All outpatient drugs of abuse testing, both presumptive and definitive, require a prior authorization request.
The following supporting clinical documentation is required to make a determination:
- Clinical documentation that fully supports the medical necessity for the service rendered. This documentation includes, but is not limited to relevant medical history, physical examination, risk assessment, and results of pertinent diagnostic procedures
- A signed and dated member-specific order for each drug test. This order must provide sufficient information to substantiate each testing panel component performed. Standing orders, custom profiles, and orders to conduct additional testing as needed are insufficient and cannot be used to verify medical nece3ssity
- Rationale for ordering a definitive drug test for each drug class tested
- If a direct-to-definitive drug test is ordered, documentation supporting the inadequacy of presumptive drug testing
Independent Care Health Plan will authorize testing for drugs of abuse within the following guidelines:
Presumptive Drug Testing in Treatment for Substance Abuse or Dependence (Presumptive tests):
- Members who have abstained for ≤ 90 consecutive days: up to 1 to 3 tests per week
- Members who have abstained for ≥ 90 consecutive days: up to 1 to 3 tests per month
Definitive Drug Testing in Treatment for Substance Abuse or Dependence:
- Members who have abstained for ≤ 30 consecutive days: up to 1 test per week (determined by medical necessity and clinical practice guidelines)

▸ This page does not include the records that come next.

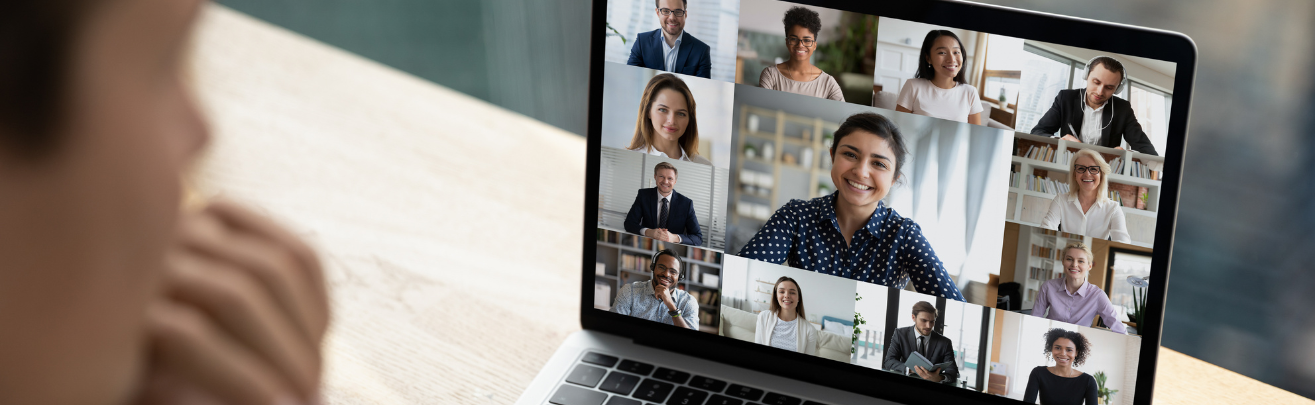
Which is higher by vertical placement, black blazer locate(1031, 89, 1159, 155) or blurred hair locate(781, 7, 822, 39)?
blurred hair locate(781, 7, 822, 39)

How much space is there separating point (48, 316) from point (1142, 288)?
55 cm

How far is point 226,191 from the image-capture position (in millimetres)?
120

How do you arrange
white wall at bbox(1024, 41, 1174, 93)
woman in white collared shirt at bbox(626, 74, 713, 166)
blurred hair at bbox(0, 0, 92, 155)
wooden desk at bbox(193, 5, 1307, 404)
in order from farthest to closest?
wooden desk at bbox(193, 5, 1307, 404)
woman in white collared shirt at bbox(626, 74, 713, 166)
white wall at bbox(1024, 41, 1174, 93)
blurred hair at bbox(0, 0, 92, 155)

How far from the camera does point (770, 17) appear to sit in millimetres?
575

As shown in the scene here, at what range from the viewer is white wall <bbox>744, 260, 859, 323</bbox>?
593mm

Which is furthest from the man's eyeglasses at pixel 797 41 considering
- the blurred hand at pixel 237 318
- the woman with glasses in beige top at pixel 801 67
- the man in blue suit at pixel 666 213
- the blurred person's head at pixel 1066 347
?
the blurred hand at pixel 237 318

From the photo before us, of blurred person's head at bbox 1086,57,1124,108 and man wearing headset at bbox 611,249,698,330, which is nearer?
blurred person's head at bbox 1086,57,1124,108

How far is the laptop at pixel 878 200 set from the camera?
1.70 feet

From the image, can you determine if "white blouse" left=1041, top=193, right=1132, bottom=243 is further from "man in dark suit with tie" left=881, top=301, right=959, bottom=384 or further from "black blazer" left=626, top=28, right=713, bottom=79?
"black blazer" left=626, top=28, right=713, bottom=79

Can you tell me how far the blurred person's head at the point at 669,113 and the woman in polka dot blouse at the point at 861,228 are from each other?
0.08 metres

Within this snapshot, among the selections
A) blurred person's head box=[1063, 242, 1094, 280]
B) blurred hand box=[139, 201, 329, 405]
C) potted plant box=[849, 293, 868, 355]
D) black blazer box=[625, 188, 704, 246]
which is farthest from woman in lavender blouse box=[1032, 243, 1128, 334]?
blurred hand box=[139, 201, 329, 405]

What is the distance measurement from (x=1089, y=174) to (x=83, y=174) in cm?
52

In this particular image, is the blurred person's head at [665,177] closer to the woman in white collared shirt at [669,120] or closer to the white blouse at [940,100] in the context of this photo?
the woman in white collared shirt at [669,120]

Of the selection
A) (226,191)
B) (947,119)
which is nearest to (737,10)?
(947,119)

- Members who have abstained for between 30-90 consecutive days, inclusive: up to 1 to 3 tests per month (determined by medical necessity and clinical practice guidelines)
- Members who have abstained for ≥ 91 consecutive days: up to 1 to 3 tests per 3 months (determined by medical necessity and clinical practice guidelines)
Presumptive Drug Testing in Chronic Opioid Therapy(Providers are required to document the prescribing frequency and rationale for prescribing opioid therapy, as well as performing a standardized risk assessment. This data must be included in the prior authorization request for presumptive drug testing in chronic opioid therapy)iCare will only authorize one urine drug screen at a time when the indication is chronic opioid therapy. Prior authorization requests for multiple urine drug screens will not be accepted:
- Members with low risk for abuse: up to 1 to 2 times per year (determined by medical necessity and clinical practice guidelines)
- Members with moderate risk for abuse: up to 1 to 2 times per 6 months (determined by medical necessity and clinical practice guidelines)
- Members with high risk for abuse: up to 1 to 3 times per 3 months (determined by medical necessity and clinical practice guidelines)
Referrals are required for:
- Second (or additional) opinions
- Referrals to non-participating providers outside of the member’s home state
To request prior authorization for a referral, please submit the Prior Authorization Request form as well as clinical documentation to support medical necessity for the requested referral.